Tolitoli, Metrosulawesi.id – Ketua Dewan Pimpinan Cabang Partai Demokrat (DPC PD), Kabupaten Tolitoli Moh Nurmansyah Bantilan menegaskan tetap berada dibarisan Ketua Umum Agus Harimurti Yudhoyono( AHY). Meskipun ada Kongres Luar Biasa (KLB) oleh kelompok Moeldoko di Sumatera Utara, Nurmanyah Bantilan tetap setia dan loyal kepada AHY.

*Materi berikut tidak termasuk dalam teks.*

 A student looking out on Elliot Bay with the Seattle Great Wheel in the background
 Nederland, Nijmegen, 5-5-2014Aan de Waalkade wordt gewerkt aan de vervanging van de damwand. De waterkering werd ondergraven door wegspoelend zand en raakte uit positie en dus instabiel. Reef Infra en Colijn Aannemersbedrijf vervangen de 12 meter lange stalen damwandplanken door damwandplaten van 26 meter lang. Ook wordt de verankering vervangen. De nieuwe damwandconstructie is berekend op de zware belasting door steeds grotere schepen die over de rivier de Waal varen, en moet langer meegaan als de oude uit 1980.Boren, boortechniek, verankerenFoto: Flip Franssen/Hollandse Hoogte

Degan adanya KLB, menurut Nurmansyah justru menambah kewaspadaan serta lebih hati-hati dan makin intens melakukan komunikasi juga koordinasi sesama kader maupun pengurus Demokrat di Tolitoli dan Demokrat Sulawesi Tengah.

“Kita tau bersama bahwa kepemimpin ketua umum AHY adalah kepemimpinan yang sah, melalui kongres V tahun 2020 dan telah terdaftar di Kementerian Hukum dan HAM RI. Dengan ini saya tegaskan, pelaksanaan KLB itu abal-abal dan inkonstitusional serta dilakukan secara paksa. Karena itu wajib bagi negara untuk menindak tegas secara hukum,” kata Nurmansyah Bantilan belum lama ini.

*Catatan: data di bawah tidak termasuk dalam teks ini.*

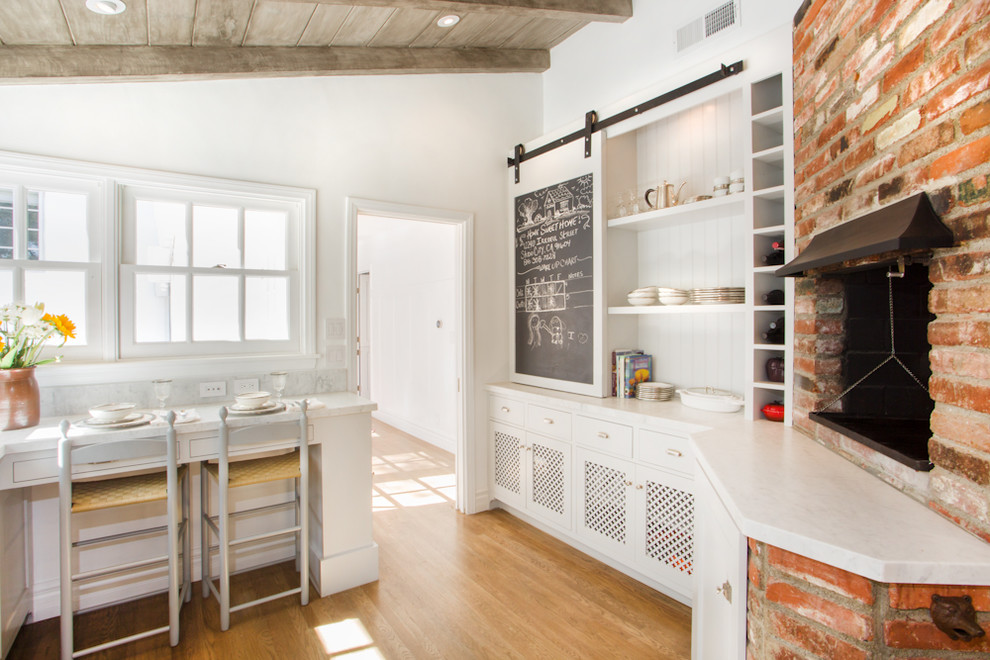 Inspiration for a timeless kitchen remodel in Los Angeles with open cabinets and white cabinets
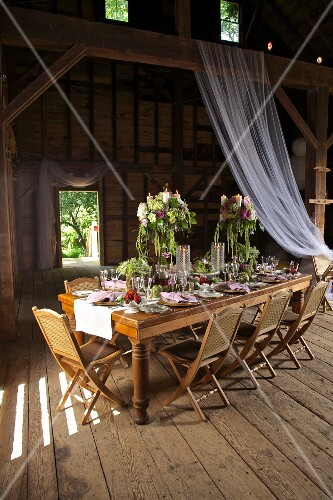 Festive table set in rustic style in barn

Dia tau ada beberapa kader partai dari Tolitoli ikut menghadiri KLB di Sumut. Mereka sudah jelas akan dikenakan sangsi, karena mereka saling membantu bekerjasama dalam konspirasi kejahatan yang implikasi nya merusak tatanan dan iklim berdemokrasi negara Indonesia.

“Kami yakin, usaha mereka akan berakhir dengan kegagalan, semua hal telah diantisipasi. Selaku ketua DPC PD saya tegaskan bahwa kebenaran itu tidak akan pernah mati, pada saatnya akan terbuka menjadi terang benderang dan AHY lah sebagai Ketum yang sah,” tegasnya.